The effectiveness and costs of any carbon trading scheme depends on its structure and method of permit distribution.
Cap and Trade:Under a Cap-and-Trade scheme, an explicit national cap is set on greenhouse gas emissions. That cap is then divided into tradable permits, which are then distributed to all regulated firms for a a set fee, through an auction, for free, or though a combination of those methods. As the number of tradable permits remains constant, achieving the countries emissions target is easy, albeit costly. A notable example includes the Clean Air Act of 1990, which implemented a successful sulfur dioxide and nitrous oxide trading system, within five years, participating power plants reduced emissions by more than 20% at a cost less than one-third of the lowest estimates originally made.
Baseline and Credit:Under a baseline and credit scheme, an implicit national cap is set on greenhouse gas emissions. The cap is constructed as the sum of individual baseline levels of emissions for all regulated firms. That is the key difference between baseline and cap and trade. Under cap and trade the number of permits is constant. Under baseline, they aren't. The reason is that the baseline is constructed as the product of firm size and a constant which measure desired firm efficiency (in terms of emissions vs energy usage). As a firm grows in size, its baseline increases, as the efficiency constant remains the same. The effectiveness of this type of plan is held to be reduce their emission to 5.2% below their 1990 baseline by 2012. However, since the protocols creation in 1997 there have been several revisions, and most participatory nations have formed their own carbon trading markets, like the EU.

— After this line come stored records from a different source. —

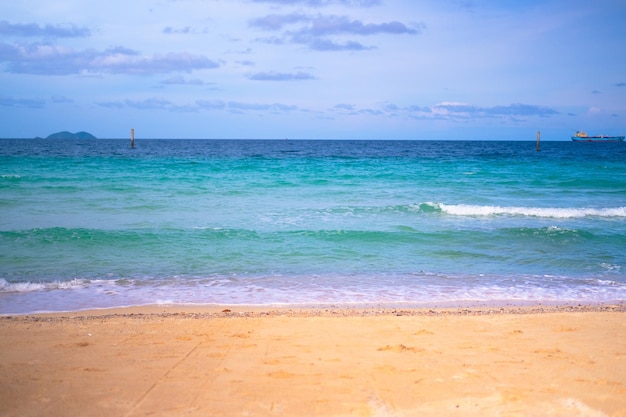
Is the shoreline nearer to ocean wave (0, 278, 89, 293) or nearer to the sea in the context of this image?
the sea

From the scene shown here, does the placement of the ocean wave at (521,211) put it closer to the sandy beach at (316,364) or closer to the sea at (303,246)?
the sea at (303,246)

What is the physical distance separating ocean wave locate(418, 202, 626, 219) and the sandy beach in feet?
34.1

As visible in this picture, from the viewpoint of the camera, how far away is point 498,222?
15.2m

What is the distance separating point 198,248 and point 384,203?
930 centimetres

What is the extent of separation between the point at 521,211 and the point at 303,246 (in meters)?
9.26

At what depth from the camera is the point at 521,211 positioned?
17062 millimetres

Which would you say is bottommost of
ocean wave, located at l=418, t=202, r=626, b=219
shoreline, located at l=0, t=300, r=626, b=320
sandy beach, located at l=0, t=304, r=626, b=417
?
shoreline, located at l=0, t=300, r=626, b=320

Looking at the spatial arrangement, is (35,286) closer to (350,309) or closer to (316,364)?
(350,309)

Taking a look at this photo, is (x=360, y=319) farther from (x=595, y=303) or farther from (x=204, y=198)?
(x=204, y=198)

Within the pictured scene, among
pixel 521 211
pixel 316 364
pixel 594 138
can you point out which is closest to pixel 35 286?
pixel 316 364

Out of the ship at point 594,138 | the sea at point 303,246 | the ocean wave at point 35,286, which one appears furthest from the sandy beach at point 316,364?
the ship at point 594,138

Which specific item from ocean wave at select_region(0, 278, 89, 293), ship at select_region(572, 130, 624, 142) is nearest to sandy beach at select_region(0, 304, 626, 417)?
ocean wave at select_region(0, 278, 89, 293)

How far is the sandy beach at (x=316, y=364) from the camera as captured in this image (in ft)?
13.0

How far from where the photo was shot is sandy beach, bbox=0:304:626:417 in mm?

General Costs vs Benefits:When permits aren't distributed at auction, the costs of polluting are reduced, lowering the effectiveness and economic impact of the scheme. So, phase 1 of the EU's scheme which had a very small impact on lowering emissions, also had a very small cost, estimated at 1%-1% of GDP over the scheme's 3 years (.033%-37% on an annual basis) The costs and benefits of carbon trading are, therefore, looked at in two ways. One, in the benefits accrued in the future versus the costs borne in the present, and two, the effectiveness of carbon trading versus the effectiveness of other forms of regulation, like carbon taxes, federal grants or tax incentives for research into clean energy and energy efficiency.

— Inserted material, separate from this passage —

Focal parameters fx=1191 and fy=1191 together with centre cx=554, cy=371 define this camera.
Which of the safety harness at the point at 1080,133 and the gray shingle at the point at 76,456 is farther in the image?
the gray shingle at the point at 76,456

In terms of the first, although there is scientific consensus that global warming is occurring and that it will cause a loss of agricultural output, a loss of biodiversity, an increase in water scarcity, an increase in the spread of disease, an increase in coastal flooding and shoreline erosion, and an increase in environmental insurance expenses, there is no consensus on the magnitude of said changes. According to the Stern Review, the costs of global warming will reach numbers like $9 trillion dollars, well above the costs of carbon trading. ON the other hand, other estimates place the costs at $100 billion, below the costs of carbon trading. However, combined with the eventual reality of peak oil, there is scientific consensus that global warming mitigation strategies like carbon trading deserve serious and possible implementation.
Carbon Trading vs. Carbon Taxation:Carbon trading's largest competitor is carbon taxation. Taxation is simpler. Find out how much fossil fuels a company is using and a government can accurately estimate its level of carbon emissions.Then, apply a fixed fee for every ton of estimated emissions. There are fewer outcomes involving failure, where the cost of pollution becomes disproportionately high or low. On the other hand, carbon trading schemes involve an implicit or explicit cap in emissions, while estimating the long-term impact of a tax on polluting behavior would involve a lot of guesswork. Furthermore, it often makes sense for a company in a hard environmental situation to simply pay another company to reduce carbon emissions, rather than spending the resources required to do so for itself. With taxation, the burden can't be traded on the market to the companies most cheaply able to carry it. Also, carbon trading already has a lot of support internationally (the Kyoto Protocol). More important than all of that, however, is the design of the strategy picked, rather than the type of strategy. Both strategies have the potential to fail (or succeed) depending on the details. For the market, both strategies make polluting carbon more expensive, with the key difference that taxation would cut financial intermediaries out of the picture.